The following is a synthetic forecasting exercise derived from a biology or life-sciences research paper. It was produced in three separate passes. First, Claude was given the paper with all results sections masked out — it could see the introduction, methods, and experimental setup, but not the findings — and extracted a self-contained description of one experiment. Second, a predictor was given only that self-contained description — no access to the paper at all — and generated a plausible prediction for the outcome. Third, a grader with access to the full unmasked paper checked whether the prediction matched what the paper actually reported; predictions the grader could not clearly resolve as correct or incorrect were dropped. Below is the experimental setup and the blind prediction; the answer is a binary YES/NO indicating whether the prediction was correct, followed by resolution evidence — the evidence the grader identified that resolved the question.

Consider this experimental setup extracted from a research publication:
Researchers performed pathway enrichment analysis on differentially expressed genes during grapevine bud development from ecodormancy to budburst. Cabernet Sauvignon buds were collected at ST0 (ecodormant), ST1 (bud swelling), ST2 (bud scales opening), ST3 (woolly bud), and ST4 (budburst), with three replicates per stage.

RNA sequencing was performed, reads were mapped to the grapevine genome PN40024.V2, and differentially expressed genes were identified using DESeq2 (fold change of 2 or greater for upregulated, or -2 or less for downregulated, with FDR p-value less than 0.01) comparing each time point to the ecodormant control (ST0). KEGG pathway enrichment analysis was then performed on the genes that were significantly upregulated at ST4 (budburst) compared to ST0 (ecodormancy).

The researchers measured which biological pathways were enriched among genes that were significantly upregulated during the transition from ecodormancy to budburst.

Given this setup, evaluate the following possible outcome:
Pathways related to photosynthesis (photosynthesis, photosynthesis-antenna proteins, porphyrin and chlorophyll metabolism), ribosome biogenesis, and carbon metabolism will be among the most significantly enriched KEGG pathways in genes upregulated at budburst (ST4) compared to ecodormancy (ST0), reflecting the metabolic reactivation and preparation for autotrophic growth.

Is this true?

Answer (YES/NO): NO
____
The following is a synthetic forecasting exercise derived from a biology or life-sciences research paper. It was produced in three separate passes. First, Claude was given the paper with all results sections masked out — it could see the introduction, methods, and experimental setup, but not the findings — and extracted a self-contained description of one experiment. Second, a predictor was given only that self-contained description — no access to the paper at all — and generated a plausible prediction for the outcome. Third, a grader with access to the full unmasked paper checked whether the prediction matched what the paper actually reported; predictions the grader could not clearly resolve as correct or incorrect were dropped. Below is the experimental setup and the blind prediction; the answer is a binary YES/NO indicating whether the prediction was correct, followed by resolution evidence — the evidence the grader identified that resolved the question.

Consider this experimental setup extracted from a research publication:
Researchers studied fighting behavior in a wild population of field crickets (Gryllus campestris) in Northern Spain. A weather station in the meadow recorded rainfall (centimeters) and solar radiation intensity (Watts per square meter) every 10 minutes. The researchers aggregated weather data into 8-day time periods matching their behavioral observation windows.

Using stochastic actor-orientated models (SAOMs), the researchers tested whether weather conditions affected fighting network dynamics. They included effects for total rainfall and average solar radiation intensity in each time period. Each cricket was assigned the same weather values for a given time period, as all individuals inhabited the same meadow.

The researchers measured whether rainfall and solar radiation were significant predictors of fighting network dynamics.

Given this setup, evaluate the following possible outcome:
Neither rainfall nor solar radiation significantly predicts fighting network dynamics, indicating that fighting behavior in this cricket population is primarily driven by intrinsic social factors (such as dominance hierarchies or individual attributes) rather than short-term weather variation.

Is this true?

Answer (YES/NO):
____
Filter the data, keeping only the lines that contain "during".

Researchers performed pathway enrichment analysis on differentially expressed genes during grapevine bud development from ecodormancy to budburst. Cabernet Sauvignon buds were collected at ST0 (ecodormant), ST1 (bud swelling), ST2 (bud scales opening), ST3 (woolly bud), and ST4 (budburst), with three replicates per stage.
The researchers measured which biological pathways were enriched among genes that were significantly upregulated during the transition from ecodormancy to budburst.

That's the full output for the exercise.